Text excerpt:
BMW Art Guide by Independent Collectors

Gallery Weekend Berlin 2022

Gallery Weekend is the unofficial queen of Berlin art events and has even established itself as a highlight in the international art calender. Each spring, around 50 Berlin galleries open exhibitions by emerging and established artists and welcome numerous visitors from around the world to the German capital. Founded in 2005 by a cooperative of Berlin galleries, this unique format provides an unparalleled experience of the local art scene. In the hopes that we get to meet some of you in person over the course of the weekend, here are some recommondations of places where you might actually run into us:

© Ludger Paffrath, courtesy Ebensperger
© Ludger Paffrath, courtesy Ebensperger

Lea Draeger

Ökonomische Päpste und Päpstinnen

Lea Draeger presents her series "Economic Popes and Popes" for the first time in its preliminary entirety during this year’s Gallery Weekend. The installation will spread across walls and floors in the Westhalle of the former crematorium Wedding, at Ebensperger and Luxoom Lab. Already in January, Lea Draeger’s debut novel “Wenn ich euch verraten könnte” [If I Could Betray You] was published by hanserblau. This text is the literal equivalent of her papal and, above all, female papal legion, which has initially been conceived as a series of “1000 Ökonomische Päpste” and now consists more than 5.000 postage stamp-sized portraits of popes and female popes.

EBENSPERGER
Krematorium Wedding
Plantagenstraße 30 (across from no. 10)

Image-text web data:
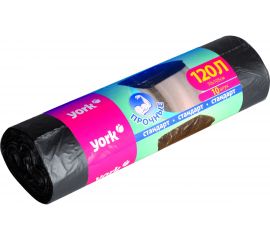 Мешки для мусора (10 шт; 120 л; 8 мкм) YORK 902150 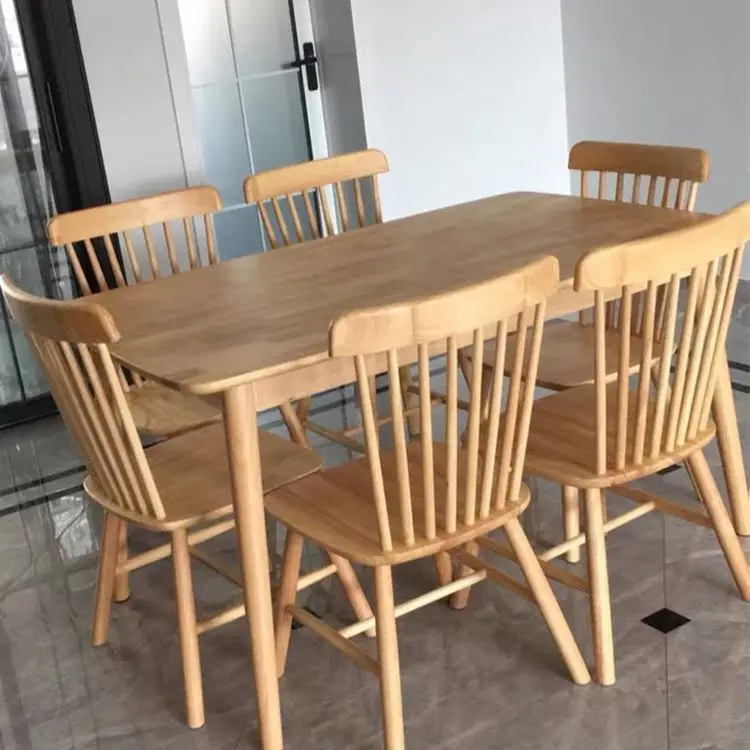 high quality Dining Table Nordic Luxury Small Furniture Restaurant Room Wood Square Modern Dinning Tables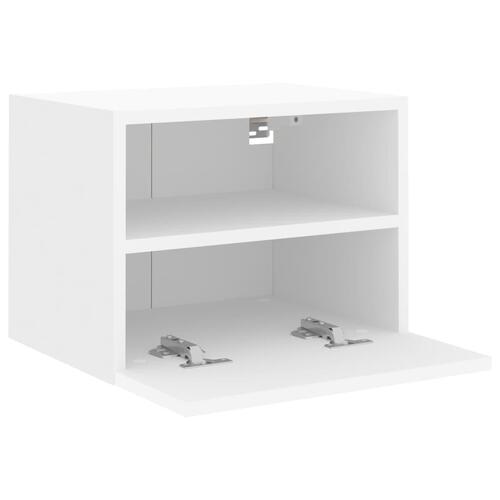 Væghængte tv-borde 2 stk. 40x30x30 cm konstrueret træ hvid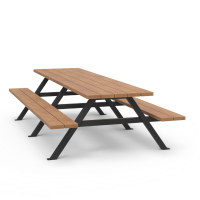 Grote Picknicktafel 3000 zwart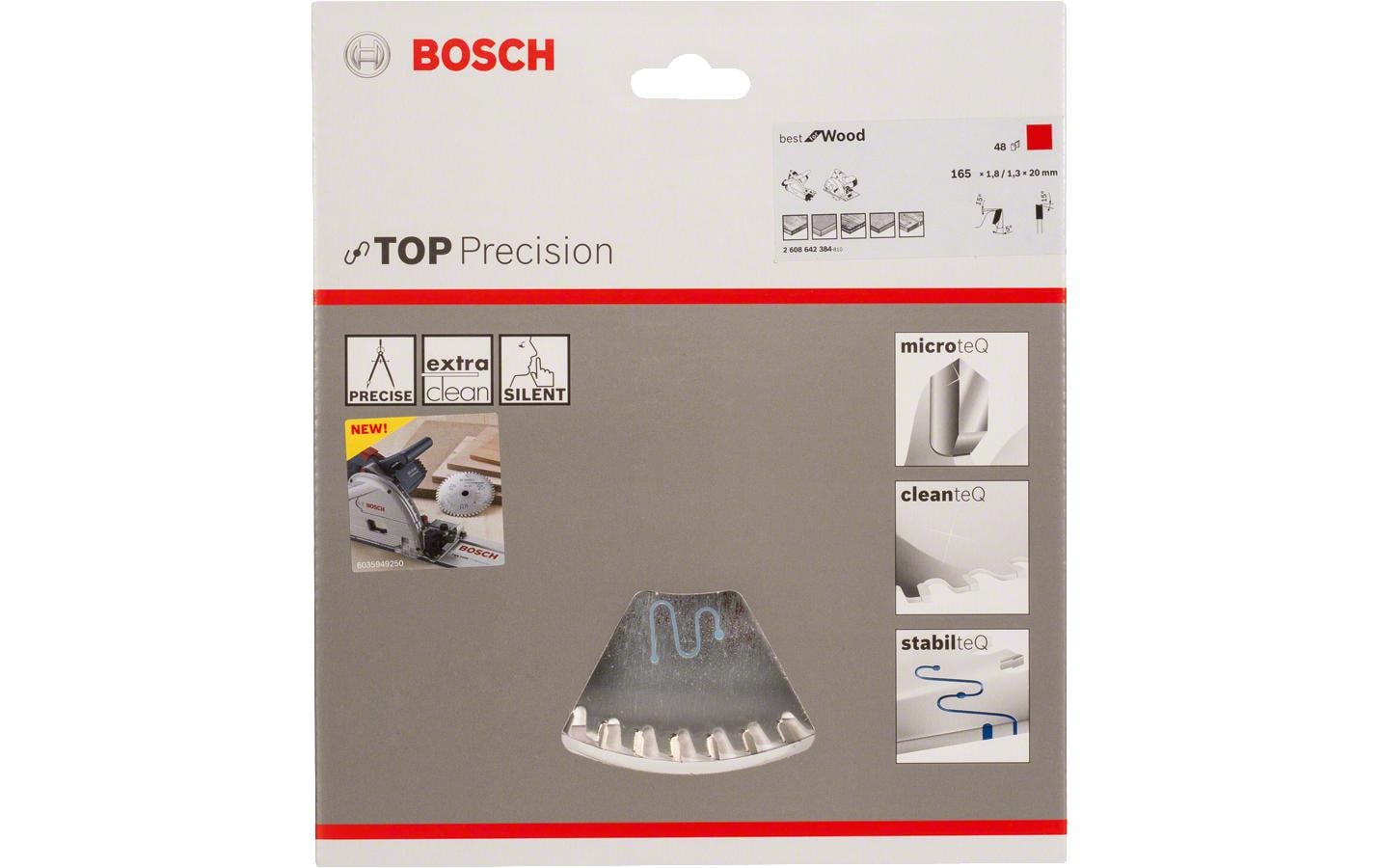 Bosch Kreissägeblatt, Top Precision Wood, 2 608 642 384, 165 mm × 20 mm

Check your understanding:
a – Answer these questions about the Gallery Weekend Berlin 2022 guide:
(i) In what year was Gallery Weekend founded, and by whom?
(ii) Which publisher released Lea Draeger's debut novel?
(iii) How many portraits does her series now consist of?
b – Write the next part of the Gallery Weekend Berlin 2022 guide, picking up after the Ebensperger address.

Answers provided:
a –
(i) 2005, by a cooperative of Berlin galleries.
(ii) hanserblau.
(iii) More than 5,000 postage stamp-sized portraits of popes and female popes.

b –
13347 Berlin

Pieter Schoolwerth, Installation view, Rigged, Kraupa-Tuskany Zeidler, Berlin, 2022. Photo: def image. Courtesy of the artist; Kraupa-Tuskany Zeidler, Berlin
Pieter Schoolwerth, Installation view, Rigged, Kraupa-Tuskany Zeidler, Berlin, 2022. Photo: def image. Courtesy of the artist; Kraupa-Tuskany Zeidler, Berlin

Pieter Schoolwerth

Rigged

"(...) The heterotopias in Rigged pull back the curtain on the visual logic of 3D-modeling, which is largely agnostic to bygone value judgments like taste and beauty (quantity, not quality, is the rule). Instead, hyper-mediation has turned images—for Schoolwerth and Turbosquid vendors alike—into a defacto runoff grate for a torrent of anxieties: Who gets to be a person, to be alive, to be animated, to be on display? This unease around who counts and who doesn’t is endemic to the word 'rigged'. And in breaking the rig, Schoolwerth binds these constituent tensions to the intersubjective pandemonium they unleash." - Lucy Hunter

Kraupa-Tuskany Zeidler
Kohlfurter Straße 41 / 43
10999 Berlin

Haegue Yang, Energy-Powered Soul Stick – Mesmerizing Mesh #74, 2021. Hanji on alu-dibond, framed, 92 x 62 cm. Courtesy of Galerie Barbara Wien, Berlin. Photo: Studio Haegue Yang
Haegue Yang, Energy-Powered Soul Stick – Mesmerizing Mesh #74, 2021. Hanji on alu-dibond, framed, 92 x 62 cm. Courtesy of Galerie Barbara Wien, Berlin. Photo: Studio Haegue Yang

Haegue Yang

Mesmerizing Mesh – Paper Leap and Sonic Guard

Hague Yang’s sixth solo presentation at the gallery introduces the series Mesmerizing Mesh (since 2021) in Europe. For this occasion, Wiens Verlag publishes the booklet Mesmerizing Mesh – Paper Leap. The exhibition title Mesmerizing Mesh – Paper Leap and Sonic Guard underscores the two main elements of the show – paper works and Sonic Sculptures. Twenty-six collages from Mesmerizing Mesh form the exhibition’s focus; alongside of this, two Sonic Sculptures are presented. Additionally, three wall-mounted Appliance Sculptures and a suspended Lantern Sculpture are on view.

BARBARA WIEN
Schöneberger Ufer 65 (3rd Floor)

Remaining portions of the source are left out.